## 抜粋文
========
奥田 やっぱり震災後の政治に対して、本当に国民のことを考えてやってくれてますか? 何にプライオリティを置いてますか? という点で非常に不満だったことです。

 今困っている人たちのための政治をしてほしいのに、自民党の改憲草案を見てもそうですが、「国家」中心のイデオロギーが前面に出てくるばかりで、どう考えても今の政権が目指す方向は、僕たちの生活に根ざしたものとは、ちょっと違うんじゃないかと思っています。

 もうひとつは、社会における若者の立場が軽視されてきたことに対する不満です。若者は政治に無関心っていうのが世間の基本的なスタンスで、ちょっと何かやると「若いのにエライね」とか言われるのもその軽視の裏返しだと思う。そうやって若者の発言権が奪われているなかで、これまで声をあげてこなかった同世代の若者が公の場でスピーチすることの重要性を感じました。

――ラップ調のデモやファッションに対するこだわりなど、“ヘルメットと拡声器”という従来のデモのイメージを塗り替えようとした意図は?

奥田 よくラップ調と言われたり書かれたりするんですけど、実際そんなことは全然ないんですけどね(笑)。ファッションだって別にみんな、いつも着てるものを普通に着てるだけだし。

 ひとつ言えるとすれば、政治が何か特別なものとして日常から切り離されている状況を変えたかったんです。自分たちの生活の延長線で政治を語らないといけないし、「これいいよね」「あれはよくないよ」って普通に話せるようにならないと、入り口が間違っているように思う。例えばクラブで踊ってるとき、トラメガ(拡声器)の音で音楽を聴きたいと思ってる奴なんて誰もいない、それと同じ感覚です。

「みんなお客様かよ、傍観者になってる場合じゃないでしょっ」て

――SEALDsも参加の呼びかけをしたデモに10万人が参加した去年の夏のことが表も裏もリアルに綴られていて、日本の歴史に新たな1ページが刻まれたことを改めて感じました。あのときのことはどう受けとめましたか?
========
## 生データ
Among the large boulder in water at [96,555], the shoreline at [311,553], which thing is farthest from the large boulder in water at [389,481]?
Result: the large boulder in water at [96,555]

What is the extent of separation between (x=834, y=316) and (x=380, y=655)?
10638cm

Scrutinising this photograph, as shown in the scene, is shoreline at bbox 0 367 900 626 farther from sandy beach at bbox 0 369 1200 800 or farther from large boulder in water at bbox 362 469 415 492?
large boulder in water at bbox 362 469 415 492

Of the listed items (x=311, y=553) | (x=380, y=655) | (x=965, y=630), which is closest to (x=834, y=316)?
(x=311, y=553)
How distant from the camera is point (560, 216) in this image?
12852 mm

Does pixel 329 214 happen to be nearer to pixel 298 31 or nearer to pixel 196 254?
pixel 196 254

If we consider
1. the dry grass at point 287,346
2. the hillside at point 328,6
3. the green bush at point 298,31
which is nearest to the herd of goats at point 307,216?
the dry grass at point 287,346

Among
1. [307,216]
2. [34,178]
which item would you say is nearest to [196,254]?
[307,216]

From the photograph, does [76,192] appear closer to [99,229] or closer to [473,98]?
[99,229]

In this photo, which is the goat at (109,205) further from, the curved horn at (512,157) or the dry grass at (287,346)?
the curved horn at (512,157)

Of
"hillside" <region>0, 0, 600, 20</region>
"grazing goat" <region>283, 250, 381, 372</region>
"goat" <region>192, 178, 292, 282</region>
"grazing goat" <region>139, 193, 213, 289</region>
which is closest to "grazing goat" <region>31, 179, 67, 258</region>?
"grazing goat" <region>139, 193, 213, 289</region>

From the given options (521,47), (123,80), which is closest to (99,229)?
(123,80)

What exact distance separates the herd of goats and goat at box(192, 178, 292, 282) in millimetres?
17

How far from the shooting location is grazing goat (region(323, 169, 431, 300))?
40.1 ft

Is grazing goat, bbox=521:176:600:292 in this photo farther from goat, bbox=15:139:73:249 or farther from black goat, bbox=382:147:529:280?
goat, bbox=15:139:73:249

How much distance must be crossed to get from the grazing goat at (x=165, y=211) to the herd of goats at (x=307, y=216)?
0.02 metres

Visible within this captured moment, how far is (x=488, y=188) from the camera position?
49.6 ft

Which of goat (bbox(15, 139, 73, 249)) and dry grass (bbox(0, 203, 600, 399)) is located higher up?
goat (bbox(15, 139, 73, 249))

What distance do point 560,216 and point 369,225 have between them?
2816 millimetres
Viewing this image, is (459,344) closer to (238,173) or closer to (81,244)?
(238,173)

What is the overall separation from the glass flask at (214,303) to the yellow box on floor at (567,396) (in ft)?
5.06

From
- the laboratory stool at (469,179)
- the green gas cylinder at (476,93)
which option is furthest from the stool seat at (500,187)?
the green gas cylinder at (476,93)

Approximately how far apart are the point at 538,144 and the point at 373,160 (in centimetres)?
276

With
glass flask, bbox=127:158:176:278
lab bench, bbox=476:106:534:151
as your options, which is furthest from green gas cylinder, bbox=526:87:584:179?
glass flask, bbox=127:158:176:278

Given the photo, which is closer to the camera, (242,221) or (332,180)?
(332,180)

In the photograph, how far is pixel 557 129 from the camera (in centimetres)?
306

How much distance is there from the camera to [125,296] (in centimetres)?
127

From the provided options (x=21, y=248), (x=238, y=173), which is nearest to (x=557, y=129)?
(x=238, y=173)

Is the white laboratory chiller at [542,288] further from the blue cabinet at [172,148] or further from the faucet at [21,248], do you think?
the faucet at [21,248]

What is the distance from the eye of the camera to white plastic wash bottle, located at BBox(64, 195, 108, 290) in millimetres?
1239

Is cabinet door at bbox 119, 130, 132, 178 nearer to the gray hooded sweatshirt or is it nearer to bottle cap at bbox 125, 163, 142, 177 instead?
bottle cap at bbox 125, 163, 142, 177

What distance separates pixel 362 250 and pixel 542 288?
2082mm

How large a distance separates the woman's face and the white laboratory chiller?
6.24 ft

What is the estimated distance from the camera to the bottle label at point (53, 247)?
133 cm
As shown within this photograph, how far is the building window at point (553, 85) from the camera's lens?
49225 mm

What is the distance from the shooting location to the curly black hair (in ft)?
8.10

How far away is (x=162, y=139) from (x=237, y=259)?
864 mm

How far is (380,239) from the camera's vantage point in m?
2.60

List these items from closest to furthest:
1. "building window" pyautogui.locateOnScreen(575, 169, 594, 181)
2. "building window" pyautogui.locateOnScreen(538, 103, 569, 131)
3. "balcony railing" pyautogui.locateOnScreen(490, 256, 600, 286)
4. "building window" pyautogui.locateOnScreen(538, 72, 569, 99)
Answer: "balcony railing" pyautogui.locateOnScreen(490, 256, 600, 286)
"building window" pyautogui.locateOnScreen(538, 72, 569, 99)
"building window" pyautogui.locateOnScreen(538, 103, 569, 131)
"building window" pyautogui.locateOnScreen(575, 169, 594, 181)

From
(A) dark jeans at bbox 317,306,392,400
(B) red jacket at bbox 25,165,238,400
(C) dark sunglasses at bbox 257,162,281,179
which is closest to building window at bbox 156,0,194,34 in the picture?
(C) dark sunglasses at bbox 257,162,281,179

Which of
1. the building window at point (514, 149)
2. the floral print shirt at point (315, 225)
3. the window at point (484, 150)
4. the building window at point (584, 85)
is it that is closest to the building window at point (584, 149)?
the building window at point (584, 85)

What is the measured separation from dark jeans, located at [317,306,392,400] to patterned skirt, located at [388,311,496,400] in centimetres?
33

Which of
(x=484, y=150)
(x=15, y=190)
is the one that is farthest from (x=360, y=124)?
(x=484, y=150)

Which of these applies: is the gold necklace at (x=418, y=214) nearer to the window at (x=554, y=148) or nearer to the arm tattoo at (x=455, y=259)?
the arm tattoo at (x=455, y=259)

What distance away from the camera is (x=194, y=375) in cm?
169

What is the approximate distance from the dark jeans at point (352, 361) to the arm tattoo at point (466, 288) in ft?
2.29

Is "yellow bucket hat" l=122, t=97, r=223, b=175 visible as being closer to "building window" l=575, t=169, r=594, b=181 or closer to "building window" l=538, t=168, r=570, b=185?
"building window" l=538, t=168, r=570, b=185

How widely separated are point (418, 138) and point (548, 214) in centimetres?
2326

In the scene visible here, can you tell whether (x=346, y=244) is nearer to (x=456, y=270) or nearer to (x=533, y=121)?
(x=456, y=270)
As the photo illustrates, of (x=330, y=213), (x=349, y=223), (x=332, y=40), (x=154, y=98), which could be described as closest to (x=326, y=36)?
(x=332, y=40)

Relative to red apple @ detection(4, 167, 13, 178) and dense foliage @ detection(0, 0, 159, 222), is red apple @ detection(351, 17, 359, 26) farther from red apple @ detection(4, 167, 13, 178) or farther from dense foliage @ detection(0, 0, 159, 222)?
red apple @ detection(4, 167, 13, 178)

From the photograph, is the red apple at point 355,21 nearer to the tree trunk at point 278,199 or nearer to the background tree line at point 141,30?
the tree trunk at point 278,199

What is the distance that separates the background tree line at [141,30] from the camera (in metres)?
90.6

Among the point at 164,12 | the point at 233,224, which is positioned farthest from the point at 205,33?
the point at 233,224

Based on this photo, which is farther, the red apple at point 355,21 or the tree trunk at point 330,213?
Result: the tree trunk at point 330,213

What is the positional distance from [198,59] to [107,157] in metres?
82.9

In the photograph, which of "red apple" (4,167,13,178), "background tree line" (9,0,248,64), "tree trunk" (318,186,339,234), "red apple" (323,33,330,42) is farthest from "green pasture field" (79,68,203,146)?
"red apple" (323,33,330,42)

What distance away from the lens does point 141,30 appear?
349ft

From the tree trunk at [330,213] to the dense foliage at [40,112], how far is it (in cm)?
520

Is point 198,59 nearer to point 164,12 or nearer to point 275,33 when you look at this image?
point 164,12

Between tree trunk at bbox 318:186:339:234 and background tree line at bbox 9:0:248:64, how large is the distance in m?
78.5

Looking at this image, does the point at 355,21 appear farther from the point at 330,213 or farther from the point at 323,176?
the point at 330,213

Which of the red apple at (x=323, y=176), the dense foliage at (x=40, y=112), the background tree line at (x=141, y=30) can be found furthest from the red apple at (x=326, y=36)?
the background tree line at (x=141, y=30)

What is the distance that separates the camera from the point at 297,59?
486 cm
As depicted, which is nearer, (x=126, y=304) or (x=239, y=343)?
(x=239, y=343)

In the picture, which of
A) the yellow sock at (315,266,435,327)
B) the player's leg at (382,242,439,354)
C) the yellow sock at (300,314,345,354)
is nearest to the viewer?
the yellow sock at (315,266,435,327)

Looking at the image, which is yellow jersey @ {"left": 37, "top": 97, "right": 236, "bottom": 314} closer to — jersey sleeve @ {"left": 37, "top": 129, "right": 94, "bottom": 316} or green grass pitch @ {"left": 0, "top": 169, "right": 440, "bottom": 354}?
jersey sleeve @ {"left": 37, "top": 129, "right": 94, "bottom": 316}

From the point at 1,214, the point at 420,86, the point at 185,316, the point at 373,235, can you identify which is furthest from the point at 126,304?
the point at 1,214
========
## 目的 1
若者と政治をめぐるインタビューを二文で要約してください。
## 目的 2
若者と政治をめぐるインタビューを、最後の質問に続けて書き進めてください。

## 出力 1
奥田氏は、震災後の政治が今困っている人たちの生活よりも「国家」中心のイデオロギーを前面に出していることと、社会で若者の立場が軽視され発言権が奪われてきたことに不満を抱き、同世代の若者が公の場でスピーチすることの重要性を感じたと語っています。また、デモがラップ調だという見方を否定したうえで、日常から切り離された特別なものとしての政治を、自分たちの生活の延長線上で普通に語れるものに変えたかったと述べています。

## 出力 2
奥田 逆に「そうならなかったらウソでしょ?」って思いました。デモに参加しなかったメディアの人たちも、実際に会ってみると「今の安倍政権はよくないね」とか語りはじめたりして、「そう思っているんだったら行動すればいいじゃん。こんなところで嘆いているぐらいだったら動いてくださいよ」って何度も思いましたね。「みんなお客様かよ、傍観者になってる場合じゃないでしょ」って。

 僕のことを面白がって近づいてくる人はいるけど、会社がどうとか家族がどうとか「そうは言ってもうちはいろいろ大変で」って言い訳ばかりする。それなのに「奥田くんはもっとこうしたほうがいいよ」みたいなこと言ってくるから、「なんかおかしくね? それって」と思いますね。勉強したり学費や生活費を稼ぐためにバイトしたり、毎日大変なのは僕たちも同じなので。

――SEALDsのSNSの広がり方を見ると、世の中を変えたいと思っている人たちが潜在的にかなりたくさんいますね。

奥田 僕もそれはすごく感じます。そういう人たちには「もっと声を出したかったら出したほうがいいよ」って言いたいですね。ネットで言いたいことを言う人は増えてきたけど、そこからさらに一歩踏み出して、ふだんの生活のなかで隣にいる人にそれとなく話しかけてみたりすると、思ってもみなかった言葉が返ってきたりする。そうするとまた見えてくる世界が違ってくる。

 だからまず自分自身が変わること。SEALDsも今までやらなかったことを積み重ねることでここまでやってこられたんです。それとトライ&エラーを繰り返しながら失敗しても続けていくことが大切です。何かひとつやると次につながるのが政治参加の面白いところなので。

世の中すべてを変えることはできないけど、昨日よりはマシになるかもしれない

――7月の参院選でSEALDsは解散するそうですが、大学院に通っている奥田さんはじめ、周りのメンバーたちのその後どうするのでしょうか。

奥田 みんなどうするのかな……。市民連合(安保法制の廃止と立憲主義の回復を求める市民連合)で活動を続けていく奴、留学する奴、就職する奴、いろいろだと思います。

 僕は昨年末に設立したReDEMOS(リデモス、政治課題の分析や政策提言をおこなうシンクタンク)での活動を続けながら、SEALDsが解散して落ち着いたらデモ以外のやり方も含めてまた新しいことにチャレンジするつもりです。

 政治の分野って未開拓だから、今はすごいチャンスなんですよ。特に若い世代は数が少ないだけに注目度が高まる。18歳の有権者が駅前で演説したら、下手な政治家より影響力あると思います。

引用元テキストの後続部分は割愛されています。